On sait que sur l’affaire de l’avion syrien détourné, Lavrov a été très clair et très ferme, expliquant que les soutes de l’appareil ne renfermaient, en fait de matériel de guerre russe, que des pièces détachées de radar, articles autorisés par les conventions aériennes internationales et donc vendues et convoyées vers le client syrien. Lequel a réclamé à Ankara la restitution de ce matériel saisi.

Exigence légitime mais qui a peu de chance d’être satisfaite vu le comportement du gouvernement Erdogan qui a décrété l’interdiction du survol de son territoire par des avions commerciaux syriens. En réponse Damas a interdit le ciel syrien aux avions de ligne turcs, ce qui représente une nouvel effet commercial pervers pour la Turquie.

La guerre, vraiment ?

Cette politique de piraterie aérienne – des sources russes comme la chaîne Russia Today confirment les violences faites par des policiers turcs à l’équipage et à des passagers de l’avion syrien pour leur faire signer de fausse déclarations d’atterrissage d’urgence – est clairement une provocation. Mais traduit-elle une marche à la guerre entre les deux pays ?

A entendre les déclarations d’Erdogan, tout semble aller dans ce sens. Samedi dernier, lors d’une réunion internationale à Istambul, le Premier ministre turc a réclamé une réforme du Conseil de sécurité de l’ONU, au prétexte qu’il s’est montré incapable d’apporter une solution à la crise syrienne. Evidemment, on voit venir Erdogan de très loin, d’autant qu’il se cache même pas : «Malgré tous nos efforts, l’ONU refuse de s'ingérer dans le drame humain qui se poursuit en Syrie depuis 20 mois», a -t-il déclaré à la tribune.

Effet comique (involontaire), Erdogan évoque l’émergence d’un monde multipolaire pour contester la prééminence des puissances occidentales sur les Nations-Unies. Mais ce sont précisément les nations occidentales, soutien d’Erdogan, qui ont tout fait au CdS pour promouvoir l’ingérence militaire en Syrie, et ce sont la Russie et la Chine, puissances de fait diplomatiquement «anti-occidentales» qui s’y sont opposées, au nom justement de l’existence d’un monde multipolaire ! Le moins qu’on puisse dire c’est que la pensée – ou l’expression – du chef du gouvernement turc est aussi confuse que sa politique.

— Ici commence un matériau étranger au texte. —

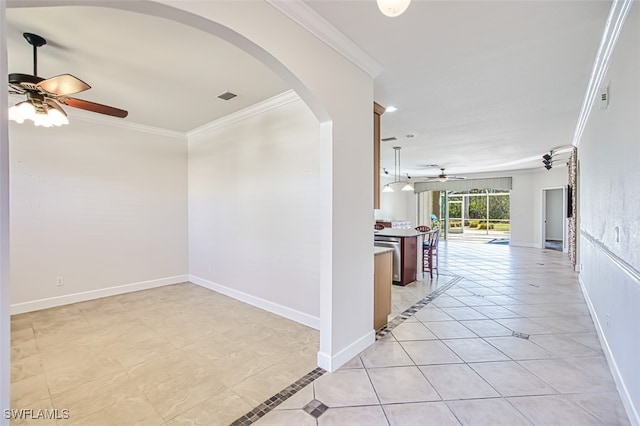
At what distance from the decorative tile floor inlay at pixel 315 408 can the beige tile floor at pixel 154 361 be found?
0.32 m

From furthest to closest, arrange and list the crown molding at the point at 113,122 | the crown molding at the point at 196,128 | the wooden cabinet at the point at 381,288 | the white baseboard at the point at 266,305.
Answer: the crown molding at the point at 113,122
the crown molding at the point at 196,128
the white baseboard at the point at 266,305
the wooden cabinet at the point at 381,288

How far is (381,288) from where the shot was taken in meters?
3.32

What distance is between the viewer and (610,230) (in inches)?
96.8

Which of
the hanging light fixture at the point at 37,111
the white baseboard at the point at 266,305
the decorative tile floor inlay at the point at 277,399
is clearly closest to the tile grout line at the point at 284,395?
the decorative tile floor inlay at the point at 277,399

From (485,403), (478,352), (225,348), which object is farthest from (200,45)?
(478,352)

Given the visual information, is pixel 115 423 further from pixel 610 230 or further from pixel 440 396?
pixel 610 230

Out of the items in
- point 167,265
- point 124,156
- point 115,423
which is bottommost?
point 115,423

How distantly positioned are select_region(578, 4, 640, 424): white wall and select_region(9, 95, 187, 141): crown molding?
5.82m

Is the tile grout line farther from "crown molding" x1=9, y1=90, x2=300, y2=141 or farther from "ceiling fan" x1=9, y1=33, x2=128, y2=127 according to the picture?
"crown molding" x1=9, y1=90, x2=300, y2=141

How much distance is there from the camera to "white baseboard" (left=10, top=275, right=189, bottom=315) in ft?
13.0

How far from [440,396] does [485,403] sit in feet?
0.96

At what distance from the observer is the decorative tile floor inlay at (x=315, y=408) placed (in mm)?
1970

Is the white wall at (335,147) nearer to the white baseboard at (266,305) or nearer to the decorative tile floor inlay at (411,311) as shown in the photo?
the decorative tile floor inlay at (411,311)

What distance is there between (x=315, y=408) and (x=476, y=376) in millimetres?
1353
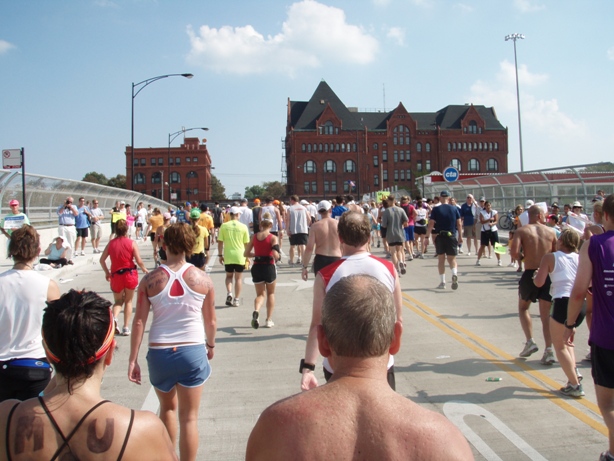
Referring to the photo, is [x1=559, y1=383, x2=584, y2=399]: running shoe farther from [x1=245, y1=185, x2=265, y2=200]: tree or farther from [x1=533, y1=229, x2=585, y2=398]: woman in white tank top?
[x1=245, y1=185, x2=265, y2=200]: tree

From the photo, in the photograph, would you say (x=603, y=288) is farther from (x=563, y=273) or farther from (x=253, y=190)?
(x=253, y=190)

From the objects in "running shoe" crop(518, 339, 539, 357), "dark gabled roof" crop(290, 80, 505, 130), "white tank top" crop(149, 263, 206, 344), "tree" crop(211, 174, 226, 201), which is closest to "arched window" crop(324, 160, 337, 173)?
"dark gabled roof" crop(290, 80, 505, 130)

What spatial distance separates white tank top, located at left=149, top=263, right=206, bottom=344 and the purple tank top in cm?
292

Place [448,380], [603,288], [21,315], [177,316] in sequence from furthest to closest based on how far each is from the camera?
[448,380] < [177,316] < [603,288] < [21,315]

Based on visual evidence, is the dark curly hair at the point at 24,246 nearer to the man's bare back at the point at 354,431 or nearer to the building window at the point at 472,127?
the man's bare back at the point at 354,431

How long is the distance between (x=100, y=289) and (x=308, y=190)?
9465 centimetres

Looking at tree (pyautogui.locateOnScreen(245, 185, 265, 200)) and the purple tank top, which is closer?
the purple tank top

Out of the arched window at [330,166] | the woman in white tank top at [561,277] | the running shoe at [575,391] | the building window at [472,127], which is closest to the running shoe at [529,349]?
the woman in white tank top at [561,277]

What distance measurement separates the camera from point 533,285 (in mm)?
7289

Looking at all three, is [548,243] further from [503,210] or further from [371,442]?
[503,210]

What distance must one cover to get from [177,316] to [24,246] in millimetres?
1229

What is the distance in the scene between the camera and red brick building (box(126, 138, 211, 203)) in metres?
113

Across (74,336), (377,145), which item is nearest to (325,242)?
(74,336)

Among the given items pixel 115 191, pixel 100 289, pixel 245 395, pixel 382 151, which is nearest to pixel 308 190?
pixel 382 151
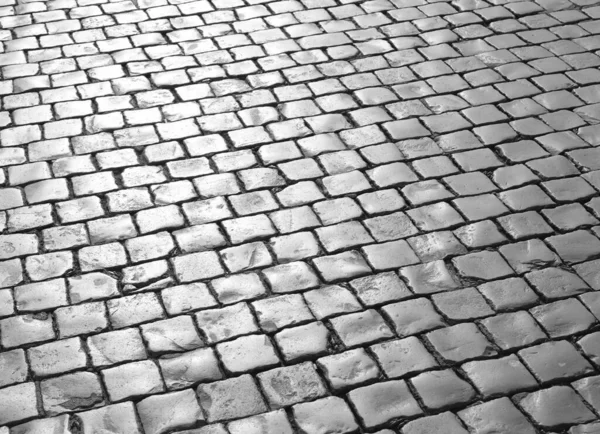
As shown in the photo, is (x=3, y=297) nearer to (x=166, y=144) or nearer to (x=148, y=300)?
(x=148, y=300)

Le même jour, Ahmet Davutoglu, le patron de la diplomatie erdoganienne, se lançait lui un nouvel avertissement à la Syrie, sur les ripostes turques à  toute « bavure » trans-frontalière éventuelle de l’armée syrienne. Ce discours continuel de traîneur de sabre embarrasse jusqu’aux alliés traditionnels d’Ankara. Ainsi l’Allemagne, dont le ministre des Affaires étrangères Guido Westerwelle, qui rencontrait Davutoglu, a fait un commentaire qui traduit bien la préoccupation de Berlin : «Nous sommes du côté de la Turquie mais nous appelons aussi la Turquie à faire preuve de mesure« . En clair, l’Allemagne, et donc l’Europe, ne veulent pas plus que l’OTAN d’une guerre aux conséquences redoutables et ingérables.

Pour autant, les dirigeants turcs peuvent-ils passer outre à l’opposition des alliés de la Syrie et à la réticence des alliés d’Ankara ? Erdogan semble être dans une logique de fuite en avant, comme si la catastrophe représentait la seule issue à l’impasse diplomatique, économique et militaire dans laquelle il s’est fourré.

Mais nous pensons que c’est la politique intérieure qui le retiendra au bord du gouffre : faire dégénérer la piraterie aérienne et les incidents de frontière en conflit ouvert avec la Syrie, c’est menacer sa position politique intérieure, un an et demi après le succès de son parti AKP aux législatives. Quel que soit le sort des armes, une guerre avec Damas, c’est l’assurance de nombreuses pertes humaines turques, de destructions sur le sol turc, et du chaos à la frontière, entre les cent mille réfugiés, les bandes ASL et l’offensive que ne manqueront pas de lancer alors les forces conjugués des milices kurdes du PKK et du PYD.

Même un hystérique impulsif comme Recep Tayyep Erdogan – qui et aussi un politicien chevronné – sait cela parfaitement.